→ **THE PROBLEM**
Could you carry on the talk about writing a third storytelling story, picking up right after its final sentence?

# start of TEXT PROVIDED

Okay, today’s message. Let me see if I can show it to you. Says write a third storytelling story. A lot of you may not know that I’m also a storyteller in addition to, uh, your fearless leader, the Resale Guru, the consignment consultant, I also write stories for storytelling. That’s where you sit down and you tell people a story and you amuse them, you tell them a tale with a moral usually, and I’ve written a couple of them that I really, really enjoy and I want to write a third one. My third storytelling story is going to be about an armadillo and her babies. So every time that I feel like I’m fighting against the incoming tide of information and work and tasks, things that I need to do in my job, I pick something out of the glass and I do it. So tonight is Wednesday night at 10 at 8:15, 8:30, and I’m going to go off right now and write a story about the armadillo.

# end of TEXT PROVIDED
# start of GIVEN ENTRIES

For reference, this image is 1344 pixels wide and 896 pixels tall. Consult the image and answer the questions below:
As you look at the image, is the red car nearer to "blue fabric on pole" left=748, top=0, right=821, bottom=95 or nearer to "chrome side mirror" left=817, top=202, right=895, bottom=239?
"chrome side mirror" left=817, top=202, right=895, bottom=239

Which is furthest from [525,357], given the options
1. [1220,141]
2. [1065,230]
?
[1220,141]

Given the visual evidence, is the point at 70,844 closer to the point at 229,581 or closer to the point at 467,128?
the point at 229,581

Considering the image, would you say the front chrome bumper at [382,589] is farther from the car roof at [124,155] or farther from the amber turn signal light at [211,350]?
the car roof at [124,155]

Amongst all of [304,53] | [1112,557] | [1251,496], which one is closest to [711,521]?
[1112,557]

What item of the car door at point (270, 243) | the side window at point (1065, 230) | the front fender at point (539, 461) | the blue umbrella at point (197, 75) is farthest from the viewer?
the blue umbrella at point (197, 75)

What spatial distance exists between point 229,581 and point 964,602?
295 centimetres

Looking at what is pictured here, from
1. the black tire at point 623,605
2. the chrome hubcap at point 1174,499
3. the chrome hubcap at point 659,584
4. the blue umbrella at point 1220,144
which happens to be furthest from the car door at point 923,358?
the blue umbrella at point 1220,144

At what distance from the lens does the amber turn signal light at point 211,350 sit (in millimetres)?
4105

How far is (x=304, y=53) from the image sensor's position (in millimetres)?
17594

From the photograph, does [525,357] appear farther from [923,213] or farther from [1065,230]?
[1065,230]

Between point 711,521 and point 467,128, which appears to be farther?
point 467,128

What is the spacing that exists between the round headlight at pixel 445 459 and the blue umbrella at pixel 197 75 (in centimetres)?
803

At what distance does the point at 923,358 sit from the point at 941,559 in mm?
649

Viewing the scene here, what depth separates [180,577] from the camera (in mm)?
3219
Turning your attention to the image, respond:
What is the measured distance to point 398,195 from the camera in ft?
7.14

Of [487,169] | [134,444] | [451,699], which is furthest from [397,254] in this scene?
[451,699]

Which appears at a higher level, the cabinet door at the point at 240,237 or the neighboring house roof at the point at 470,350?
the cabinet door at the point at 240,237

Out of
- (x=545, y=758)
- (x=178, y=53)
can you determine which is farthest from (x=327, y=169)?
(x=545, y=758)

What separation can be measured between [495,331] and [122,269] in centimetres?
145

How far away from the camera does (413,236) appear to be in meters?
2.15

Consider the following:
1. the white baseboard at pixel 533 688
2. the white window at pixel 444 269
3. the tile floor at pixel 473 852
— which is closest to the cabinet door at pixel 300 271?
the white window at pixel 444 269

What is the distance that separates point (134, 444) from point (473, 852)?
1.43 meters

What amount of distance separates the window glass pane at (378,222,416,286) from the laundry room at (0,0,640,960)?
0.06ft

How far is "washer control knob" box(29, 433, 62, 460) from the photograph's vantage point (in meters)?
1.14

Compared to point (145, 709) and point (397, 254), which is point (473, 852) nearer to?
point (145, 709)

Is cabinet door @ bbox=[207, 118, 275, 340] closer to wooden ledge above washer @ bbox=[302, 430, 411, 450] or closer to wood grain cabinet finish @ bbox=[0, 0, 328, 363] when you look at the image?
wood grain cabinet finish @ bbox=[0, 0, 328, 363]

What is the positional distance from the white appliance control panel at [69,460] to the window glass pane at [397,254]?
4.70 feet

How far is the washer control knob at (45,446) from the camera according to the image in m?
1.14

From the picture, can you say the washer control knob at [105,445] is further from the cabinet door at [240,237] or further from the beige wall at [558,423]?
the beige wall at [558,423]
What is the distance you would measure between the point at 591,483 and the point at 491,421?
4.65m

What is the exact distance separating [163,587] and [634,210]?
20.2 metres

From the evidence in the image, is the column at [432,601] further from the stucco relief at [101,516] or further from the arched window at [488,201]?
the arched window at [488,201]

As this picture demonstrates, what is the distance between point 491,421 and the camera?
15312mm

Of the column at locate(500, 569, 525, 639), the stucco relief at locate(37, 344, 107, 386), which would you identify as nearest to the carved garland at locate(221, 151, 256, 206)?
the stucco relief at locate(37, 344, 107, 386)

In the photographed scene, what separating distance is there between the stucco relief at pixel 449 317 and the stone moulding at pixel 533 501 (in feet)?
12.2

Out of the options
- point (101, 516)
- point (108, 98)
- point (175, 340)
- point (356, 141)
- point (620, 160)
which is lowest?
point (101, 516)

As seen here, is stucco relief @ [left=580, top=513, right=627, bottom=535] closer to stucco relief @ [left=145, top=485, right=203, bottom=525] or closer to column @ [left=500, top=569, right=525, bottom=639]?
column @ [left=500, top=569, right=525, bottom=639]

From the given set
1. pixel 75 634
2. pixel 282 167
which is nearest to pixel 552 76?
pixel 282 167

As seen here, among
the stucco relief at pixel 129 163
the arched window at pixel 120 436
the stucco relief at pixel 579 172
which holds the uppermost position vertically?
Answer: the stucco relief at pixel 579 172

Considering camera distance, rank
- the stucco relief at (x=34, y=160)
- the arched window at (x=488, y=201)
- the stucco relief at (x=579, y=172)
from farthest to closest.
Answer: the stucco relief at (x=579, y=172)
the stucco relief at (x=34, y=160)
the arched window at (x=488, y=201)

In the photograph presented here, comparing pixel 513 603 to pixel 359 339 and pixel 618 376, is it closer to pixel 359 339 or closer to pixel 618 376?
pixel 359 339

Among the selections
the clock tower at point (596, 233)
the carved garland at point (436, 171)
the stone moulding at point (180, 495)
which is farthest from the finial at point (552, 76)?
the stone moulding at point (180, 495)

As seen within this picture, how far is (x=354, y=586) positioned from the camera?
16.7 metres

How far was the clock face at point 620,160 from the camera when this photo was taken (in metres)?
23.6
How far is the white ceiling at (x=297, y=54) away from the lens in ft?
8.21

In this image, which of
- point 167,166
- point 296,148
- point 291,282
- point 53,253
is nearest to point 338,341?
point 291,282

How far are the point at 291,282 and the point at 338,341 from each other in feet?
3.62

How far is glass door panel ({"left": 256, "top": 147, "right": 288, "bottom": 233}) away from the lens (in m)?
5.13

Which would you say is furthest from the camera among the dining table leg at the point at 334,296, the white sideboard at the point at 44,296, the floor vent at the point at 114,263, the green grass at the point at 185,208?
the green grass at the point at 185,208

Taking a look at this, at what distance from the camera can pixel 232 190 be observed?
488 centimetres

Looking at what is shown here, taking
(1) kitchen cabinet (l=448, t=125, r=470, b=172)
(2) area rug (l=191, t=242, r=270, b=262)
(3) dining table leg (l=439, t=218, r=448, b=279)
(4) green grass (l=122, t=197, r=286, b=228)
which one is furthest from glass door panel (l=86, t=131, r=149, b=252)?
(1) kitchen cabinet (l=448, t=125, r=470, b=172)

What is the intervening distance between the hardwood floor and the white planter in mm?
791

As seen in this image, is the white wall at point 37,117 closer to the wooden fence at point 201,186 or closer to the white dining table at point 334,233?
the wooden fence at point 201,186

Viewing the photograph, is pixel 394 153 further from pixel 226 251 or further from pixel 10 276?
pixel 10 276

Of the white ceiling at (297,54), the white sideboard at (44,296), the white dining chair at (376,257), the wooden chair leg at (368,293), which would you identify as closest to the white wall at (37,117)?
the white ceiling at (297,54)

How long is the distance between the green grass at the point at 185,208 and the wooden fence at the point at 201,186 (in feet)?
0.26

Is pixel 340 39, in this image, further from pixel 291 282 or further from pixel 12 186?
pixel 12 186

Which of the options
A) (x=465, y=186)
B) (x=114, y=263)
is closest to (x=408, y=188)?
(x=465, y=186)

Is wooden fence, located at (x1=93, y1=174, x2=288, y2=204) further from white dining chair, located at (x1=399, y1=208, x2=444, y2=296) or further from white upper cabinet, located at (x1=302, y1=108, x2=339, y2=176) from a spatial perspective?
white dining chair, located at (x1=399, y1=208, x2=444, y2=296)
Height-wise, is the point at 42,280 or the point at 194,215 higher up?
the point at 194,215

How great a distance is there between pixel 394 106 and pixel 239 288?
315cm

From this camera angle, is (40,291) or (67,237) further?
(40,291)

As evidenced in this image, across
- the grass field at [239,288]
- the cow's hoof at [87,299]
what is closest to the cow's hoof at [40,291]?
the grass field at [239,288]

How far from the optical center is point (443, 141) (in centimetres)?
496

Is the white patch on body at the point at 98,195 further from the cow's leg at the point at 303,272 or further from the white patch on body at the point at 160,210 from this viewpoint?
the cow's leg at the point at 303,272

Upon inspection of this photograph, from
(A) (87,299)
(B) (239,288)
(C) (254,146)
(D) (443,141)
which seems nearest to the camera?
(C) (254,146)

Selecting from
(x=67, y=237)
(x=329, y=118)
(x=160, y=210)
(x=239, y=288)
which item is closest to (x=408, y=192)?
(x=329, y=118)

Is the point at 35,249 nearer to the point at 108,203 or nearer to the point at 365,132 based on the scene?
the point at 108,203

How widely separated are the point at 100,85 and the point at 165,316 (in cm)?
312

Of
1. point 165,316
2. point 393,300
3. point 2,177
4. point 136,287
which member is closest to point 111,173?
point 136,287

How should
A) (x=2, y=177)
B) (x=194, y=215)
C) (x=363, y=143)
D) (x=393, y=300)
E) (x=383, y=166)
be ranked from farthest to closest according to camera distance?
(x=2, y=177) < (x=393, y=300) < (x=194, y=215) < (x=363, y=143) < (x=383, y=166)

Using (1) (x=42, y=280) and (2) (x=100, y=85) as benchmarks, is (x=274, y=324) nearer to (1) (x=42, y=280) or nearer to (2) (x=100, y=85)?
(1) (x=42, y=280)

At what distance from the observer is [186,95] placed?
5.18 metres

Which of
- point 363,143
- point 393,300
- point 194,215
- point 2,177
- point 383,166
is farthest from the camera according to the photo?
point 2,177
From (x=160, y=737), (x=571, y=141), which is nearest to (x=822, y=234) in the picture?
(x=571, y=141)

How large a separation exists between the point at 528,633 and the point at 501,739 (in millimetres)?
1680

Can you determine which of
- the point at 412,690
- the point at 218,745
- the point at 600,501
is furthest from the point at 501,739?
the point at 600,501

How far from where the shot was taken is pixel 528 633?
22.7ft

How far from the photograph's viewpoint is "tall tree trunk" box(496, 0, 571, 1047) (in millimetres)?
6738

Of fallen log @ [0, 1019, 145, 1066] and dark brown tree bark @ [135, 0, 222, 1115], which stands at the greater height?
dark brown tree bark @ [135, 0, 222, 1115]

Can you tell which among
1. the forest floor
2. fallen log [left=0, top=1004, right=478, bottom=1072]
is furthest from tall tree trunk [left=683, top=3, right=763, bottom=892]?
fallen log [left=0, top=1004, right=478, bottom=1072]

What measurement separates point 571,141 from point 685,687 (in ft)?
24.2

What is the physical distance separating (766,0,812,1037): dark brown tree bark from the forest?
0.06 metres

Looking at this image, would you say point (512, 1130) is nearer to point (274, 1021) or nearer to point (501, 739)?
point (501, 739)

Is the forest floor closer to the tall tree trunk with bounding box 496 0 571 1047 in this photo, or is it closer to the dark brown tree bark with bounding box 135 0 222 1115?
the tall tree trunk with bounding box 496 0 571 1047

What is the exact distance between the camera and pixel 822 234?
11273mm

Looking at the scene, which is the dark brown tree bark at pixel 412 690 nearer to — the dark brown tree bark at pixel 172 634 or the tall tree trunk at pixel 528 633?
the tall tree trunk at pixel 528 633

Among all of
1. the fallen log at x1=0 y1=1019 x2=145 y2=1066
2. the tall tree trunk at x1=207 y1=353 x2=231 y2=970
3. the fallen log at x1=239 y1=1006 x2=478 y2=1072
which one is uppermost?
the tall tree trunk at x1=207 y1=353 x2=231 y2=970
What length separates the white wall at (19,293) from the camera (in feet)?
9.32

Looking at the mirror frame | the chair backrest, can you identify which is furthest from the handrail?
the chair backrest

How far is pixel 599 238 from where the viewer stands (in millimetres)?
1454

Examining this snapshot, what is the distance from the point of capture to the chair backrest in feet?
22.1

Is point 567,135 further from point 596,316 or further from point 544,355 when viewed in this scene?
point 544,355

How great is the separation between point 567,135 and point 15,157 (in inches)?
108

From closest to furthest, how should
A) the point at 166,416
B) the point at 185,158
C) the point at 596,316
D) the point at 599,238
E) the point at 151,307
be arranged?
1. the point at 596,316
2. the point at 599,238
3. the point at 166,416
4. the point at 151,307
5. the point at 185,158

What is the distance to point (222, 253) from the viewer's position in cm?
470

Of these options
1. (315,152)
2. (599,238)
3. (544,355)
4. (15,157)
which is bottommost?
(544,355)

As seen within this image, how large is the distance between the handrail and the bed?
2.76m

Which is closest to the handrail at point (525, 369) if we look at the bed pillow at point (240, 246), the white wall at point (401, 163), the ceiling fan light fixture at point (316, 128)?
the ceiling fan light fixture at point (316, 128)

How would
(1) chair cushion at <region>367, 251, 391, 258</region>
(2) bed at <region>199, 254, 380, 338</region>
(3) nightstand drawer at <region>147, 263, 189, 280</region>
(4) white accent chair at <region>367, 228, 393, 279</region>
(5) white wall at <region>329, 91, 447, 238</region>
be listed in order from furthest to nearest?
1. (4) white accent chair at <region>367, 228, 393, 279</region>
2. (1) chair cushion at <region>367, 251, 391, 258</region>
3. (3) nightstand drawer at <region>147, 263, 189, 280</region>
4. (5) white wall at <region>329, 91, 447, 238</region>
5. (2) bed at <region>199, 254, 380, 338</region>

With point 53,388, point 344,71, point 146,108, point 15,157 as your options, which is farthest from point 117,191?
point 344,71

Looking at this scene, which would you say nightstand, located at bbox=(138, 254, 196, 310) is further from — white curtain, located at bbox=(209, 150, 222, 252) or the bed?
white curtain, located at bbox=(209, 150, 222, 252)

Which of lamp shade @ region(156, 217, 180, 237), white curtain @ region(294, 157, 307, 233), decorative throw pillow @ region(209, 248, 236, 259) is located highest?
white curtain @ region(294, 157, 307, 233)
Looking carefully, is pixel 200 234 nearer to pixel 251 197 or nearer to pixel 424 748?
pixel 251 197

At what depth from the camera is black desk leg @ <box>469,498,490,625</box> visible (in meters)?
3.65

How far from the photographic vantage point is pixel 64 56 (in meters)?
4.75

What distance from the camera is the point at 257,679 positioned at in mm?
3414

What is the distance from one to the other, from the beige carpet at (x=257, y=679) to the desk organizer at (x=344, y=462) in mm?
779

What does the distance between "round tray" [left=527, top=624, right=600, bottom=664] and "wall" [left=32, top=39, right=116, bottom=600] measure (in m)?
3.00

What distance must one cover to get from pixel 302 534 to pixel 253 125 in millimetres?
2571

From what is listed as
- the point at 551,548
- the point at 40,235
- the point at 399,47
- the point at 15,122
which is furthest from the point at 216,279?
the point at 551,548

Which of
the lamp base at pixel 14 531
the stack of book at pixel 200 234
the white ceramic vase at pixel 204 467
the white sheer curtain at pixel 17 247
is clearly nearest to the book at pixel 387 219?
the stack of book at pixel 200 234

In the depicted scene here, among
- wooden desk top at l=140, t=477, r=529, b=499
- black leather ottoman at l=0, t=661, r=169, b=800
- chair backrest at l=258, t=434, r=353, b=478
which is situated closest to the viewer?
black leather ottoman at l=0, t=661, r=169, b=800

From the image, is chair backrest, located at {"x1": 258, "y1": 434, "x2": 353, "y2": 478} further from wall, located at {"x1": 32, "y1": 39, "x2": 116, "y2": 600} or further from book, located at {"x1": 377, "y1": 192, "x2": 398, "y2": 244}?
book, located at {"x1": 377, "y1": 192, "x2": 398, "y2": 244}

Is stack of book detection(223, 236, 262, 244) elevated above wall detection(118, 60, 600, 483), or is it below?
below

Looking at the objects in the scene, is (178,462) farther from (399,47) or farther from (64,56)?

# end of GIVEN ENTRIES

→ **ANSWER TO THE EXERCISE**
And just so you have something to tell your family when you get off the internet tonight. Armadilloes is always have four babies. They are always identical quads. So that’s the basis of my story tonight and I thank you for tuning in to Too Good to be Threw tonight. We’re talking about motivating oneself and keeping enthusiastic about our stores. I hope you have enjoyed it. I hope you all talk about it. I will read the comments and answer them when I get a chance and I hope sincerely to be able to see you in person at NARTS conference, which will be literally just two weeks from tonight. I’ll arrive and maybe you arrive the next day. Don’t forget the Too Good to be Threw meetup in the lobby bar at 6:00 PM on Thursday. We’re going to meet there, going to buy each other a drink or so, say hello. Then we’re going to go on to the first event of NARTS conference, which will be in a getting to know you event at 8pm in the hotel. The theme of the Too Good to be Threw meetup is stars, so wear or carry something with stars because you are resale star. Thanks so much. Have a good evening.
Billionaire Mark Cuban said to an entrepreneur on Shark Tank, one of my fave shows, that you shouldn’t let perfection get in the way of profitability.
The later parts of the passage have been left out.